──────── Material provided

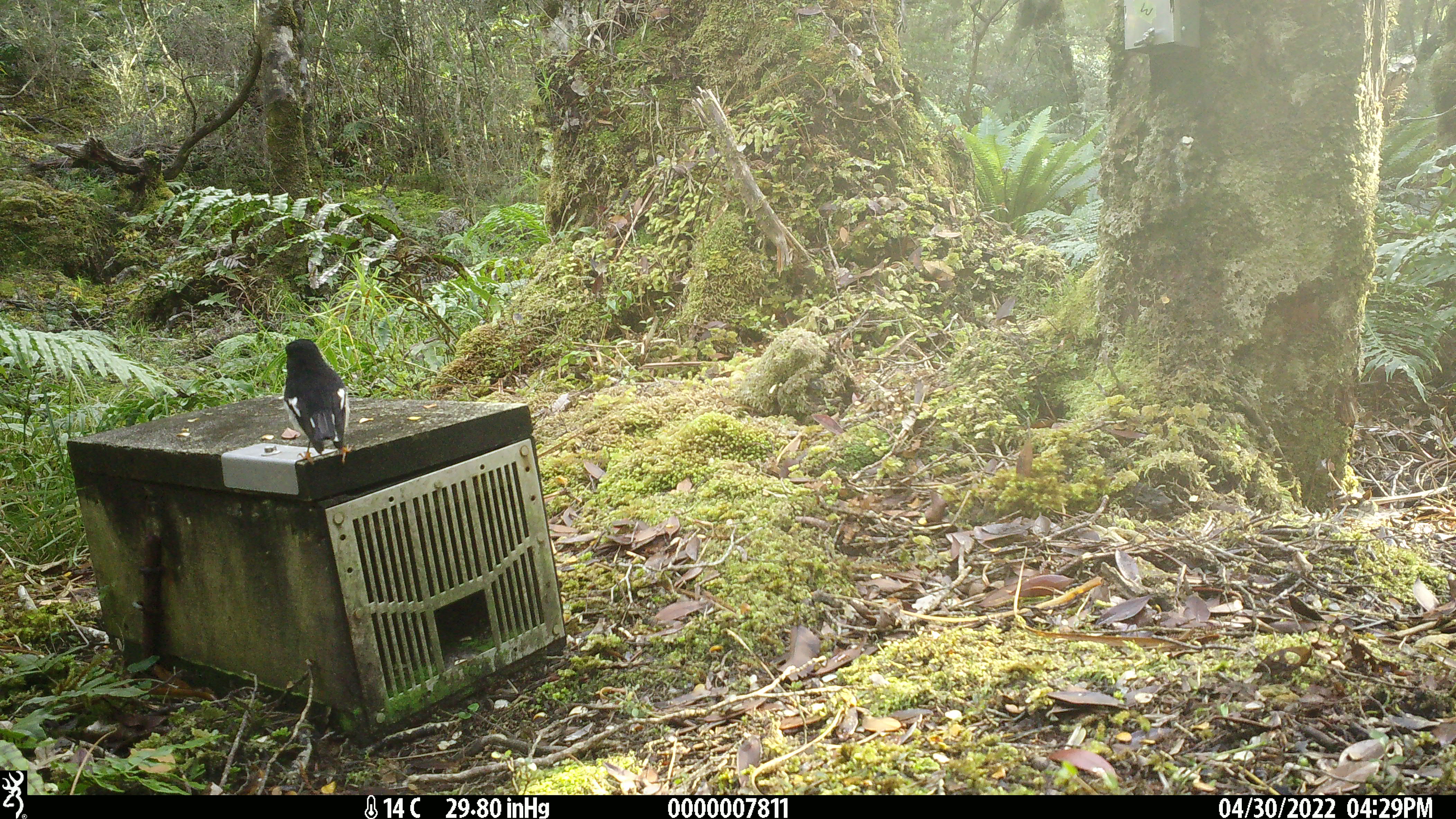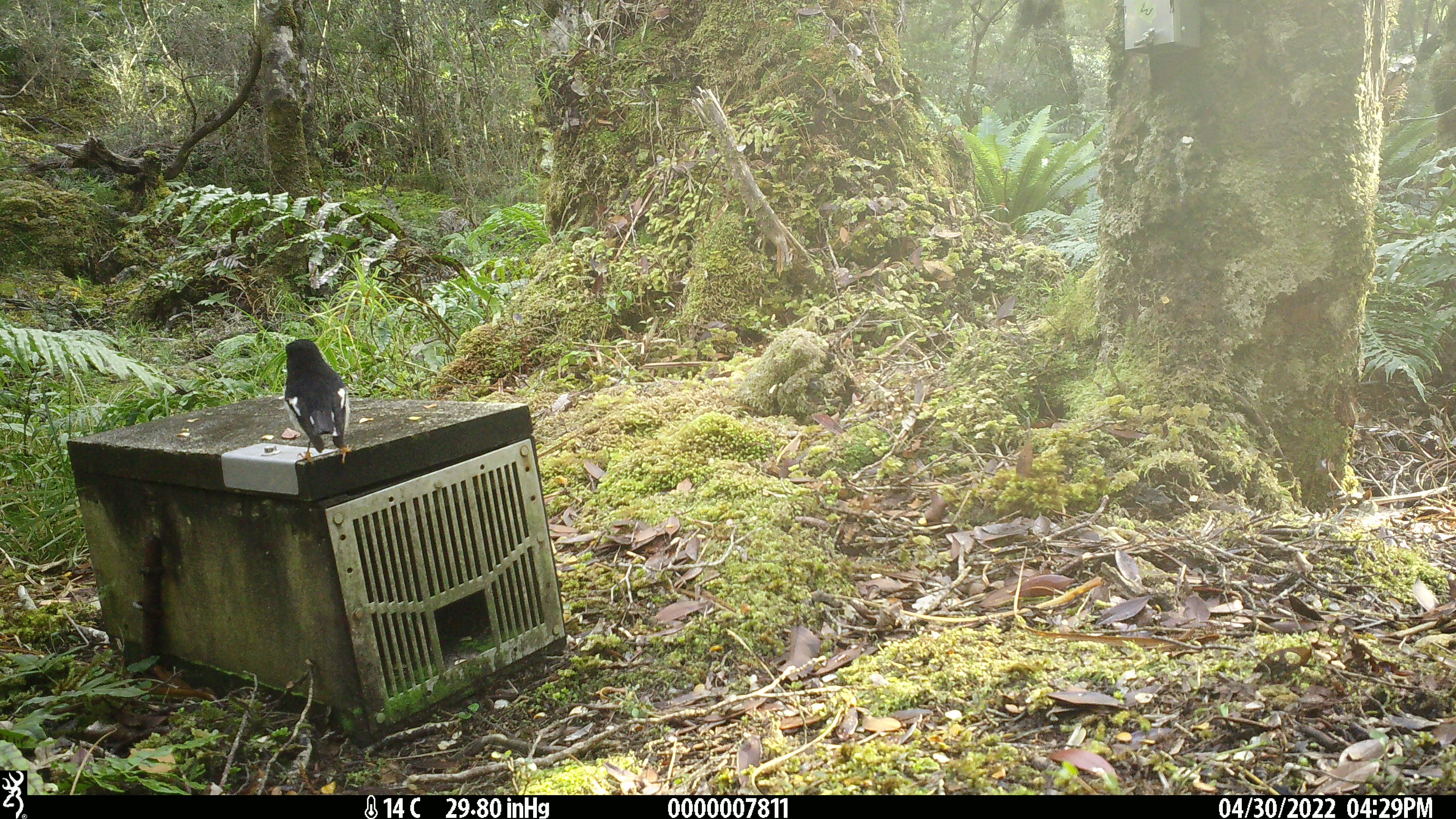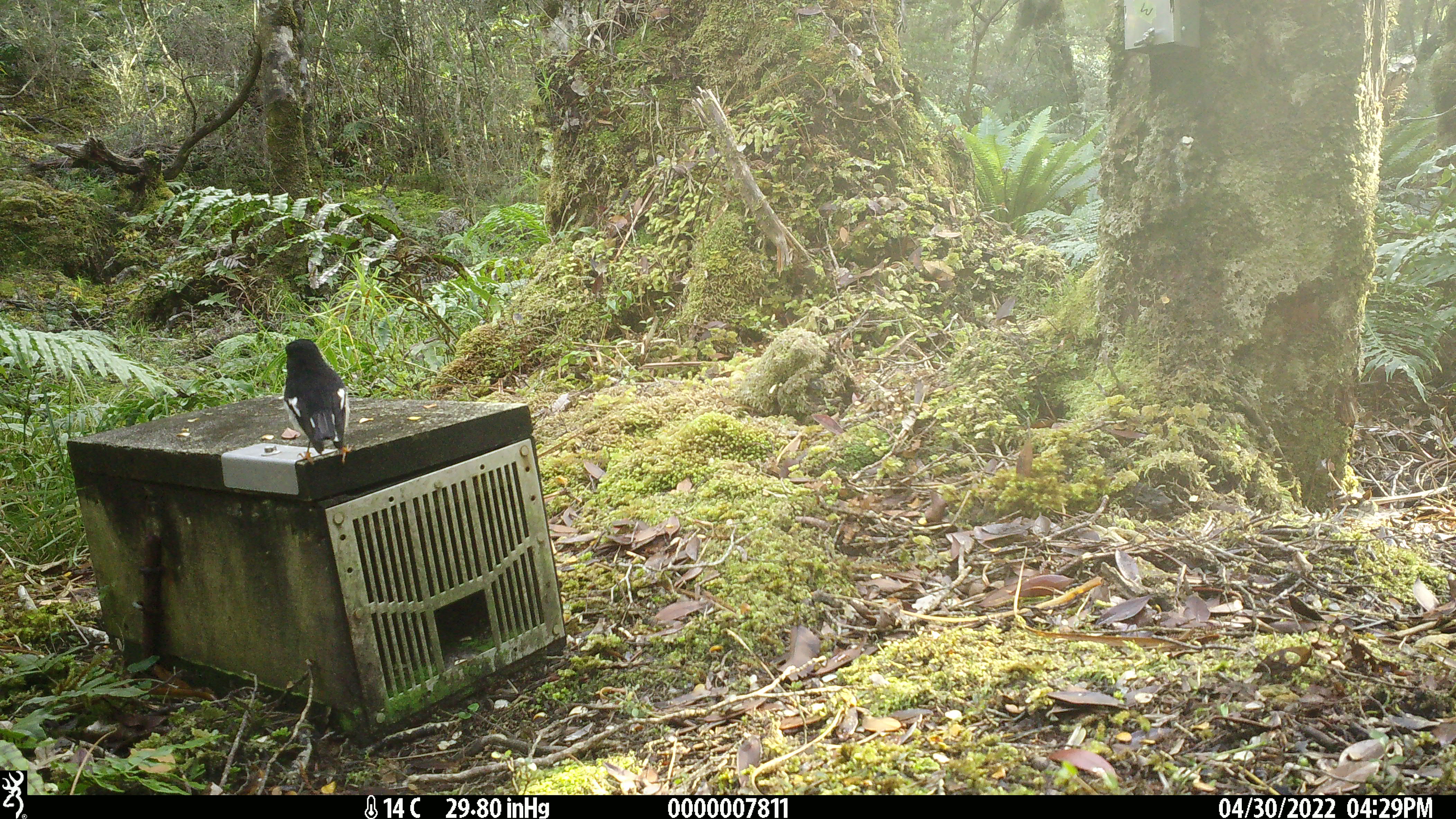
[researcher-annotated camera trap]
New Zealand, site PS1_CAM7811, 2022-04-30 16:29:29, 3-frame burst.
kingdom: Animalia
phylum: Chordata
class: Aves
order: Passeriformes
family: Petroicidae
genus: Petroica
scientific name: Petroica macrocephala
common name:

────────────────

◆ Assigned task
Word for word, return the lines from the one holding "phylum: Chordata" through the end of the entries above.

◆ Your response
phylum: Chordata
class: Aves
order: Passeriformes
family: Petroicidae
genus: Petroica
scientific name: Petroica macrocephala
common name:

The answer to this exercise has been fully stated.